How do I check which phase I’m running it on? If you mean the dataset, I changed the dev set to seen, rather than unseen, in the defaults.yaml somewhere within Python site packages/mmf. And I can verify that changing that affects the score.

Also, using the pretrained model From the zoo I do get around 57 for auroc. So it still feels like my dataset is correct, but the pre-trained model is more effective than the standard training that comes with mmf.

Thanks

shivgodhia commented 3 years ago

@apsdehal Apologies, I wasn't sure if you've managed to take a look at my latest comment regarding the phases? Thanks so much by the way! Here, i've compiled the results from my trained model vs using the pretrained model from the model zoo in MMF

test code acc auroc
my trained model mmf_run config=mmf/projects/hateful_memes/configs/unimodal/image.yaml model=unimodal_image dataset=hateful_memes run_type=val checkpoint.resume_file=./save_image-grid/unimodal_image_final.pth checkpoint.resume_pretrained=False dataset_config.hateful_memes.annotations.val[0]=hateful_memes/defaults/annotations/dev_seen.jsonl dataset_config.hateful_memes.annotations.test[0]=hateful_memes/defaults/annotations/test_seen.jsonl 49.60 53.17
using the pre-trained model from the zoo mmf_run config=mmf/projects/hateful_memes/configs/unimodal/image.yaml model=unimodal_image dataset=hateful_memes run_type=val checkpoint.resume_zoo=unimodal_image.hateful_memes.images checkpoint.resume_pretrained=False dataset_config.hateful_memes.annotations.val[0]=hateful_memes/defaults/annotations/dev_seen.jsonl dataset_config.hateful_memes.annotations.test[0]=hateful_memes/defaults/annotations/test_seen.jsonl 51.40 57.21
arxiv paper - 52.73 58.79
final baseline for phase 2 in neurips paper - 50.67 52.33

Both my self-trained model and the model from the zoo are giving different results on the same dev_seen dataset.

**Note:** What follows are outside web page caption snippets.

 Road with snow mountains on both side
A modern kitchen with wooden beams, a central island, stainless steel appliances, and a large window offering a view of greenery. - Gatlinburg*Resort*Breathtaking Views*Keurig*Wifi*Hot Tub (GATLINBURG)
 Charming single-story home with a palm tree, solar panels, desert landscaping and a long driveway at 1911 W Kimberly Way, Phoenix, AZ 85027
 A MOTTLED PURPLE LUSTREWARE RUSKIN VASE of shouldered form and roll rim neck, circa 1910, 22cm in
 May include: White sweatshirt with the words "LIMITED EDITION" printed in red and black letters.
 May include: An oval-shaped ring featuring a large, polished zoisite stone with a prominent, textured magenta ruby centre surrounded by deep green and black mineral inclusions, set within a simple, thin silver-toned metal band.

It seems that the zoo's model reports numbers similar to the arxiv paper and my self-trained model reports numbers similar to your latest neurips paper. I've just re-run the validations to be absolutely sure.

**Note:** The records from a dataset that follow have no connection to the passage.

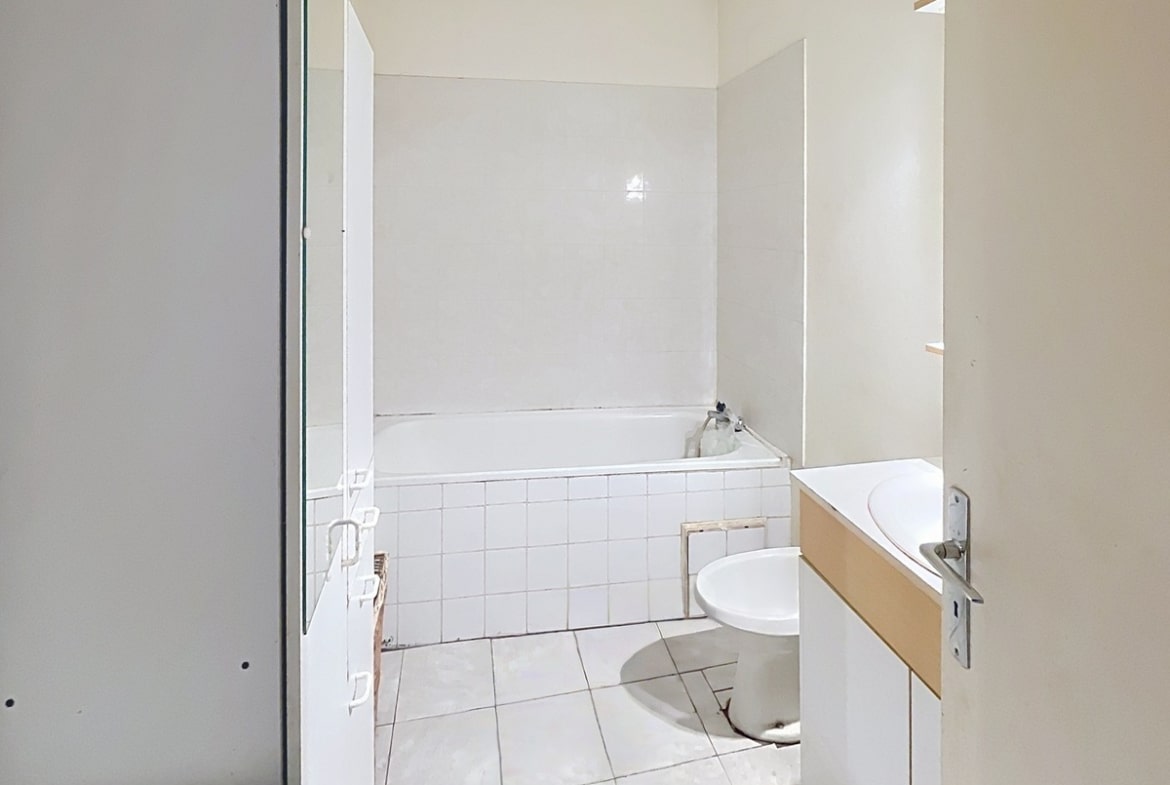 Salle de bains avec carrelage blanc au sol et faïence blanche murale autour de la baignoire encastrée. Un meuble vasque en bois clair avec lavabo rond blanc est installé à droite, et un grand miroir occupe le mur au-dessus.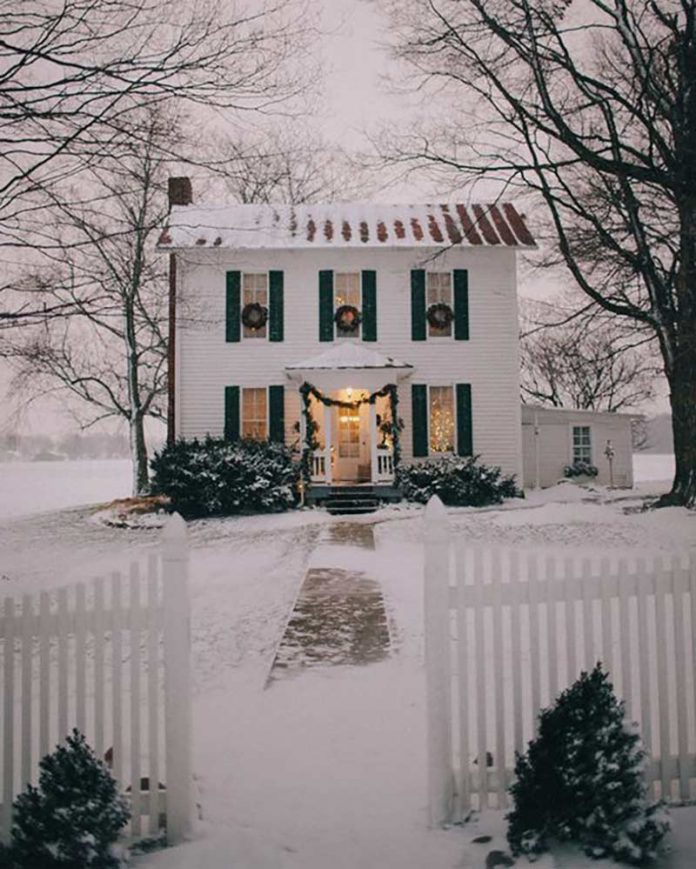 white cottage in the snow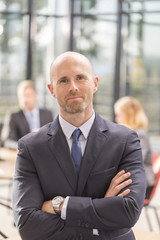 manager at the office with a group behind him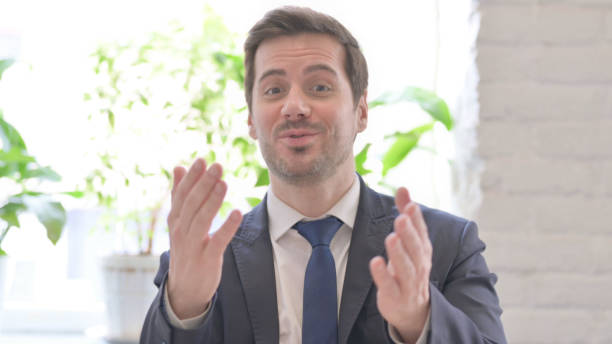 istock Online Video Chat by Talking Young Businessman in Office 1459205329
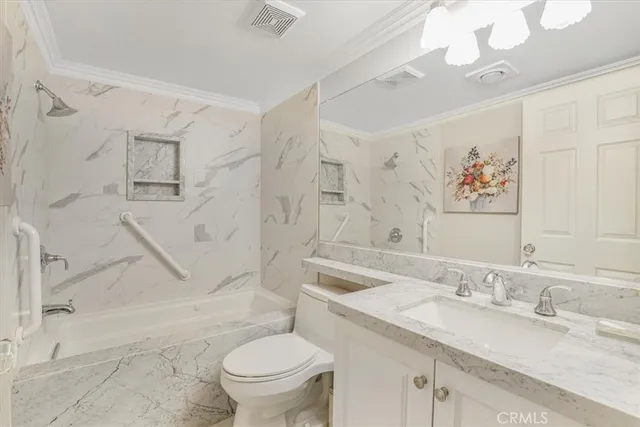 a bathroom with a granite countertop sink a toilet and a bathtub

Any idea why this might be the case?

apsdehal commented 3 years ago

Hi @hivestrung,

I can try running the exact command on my side to see if I can replicate the result. I would actually expect this within the range. Have you tried running the command multiple times to average?

apsdehal commented 3 years ago

@hivestrung The difference is caused because the new train set (released in phase 2) is also different was reannotated to fix bad examples. You won't be able to replicate the exact results present in the arXiv. I would suggest that you use phase 2 and use the baselines in the NeurIPS paper. We will try to open up Phase 2 submissions soon and update the arXiv.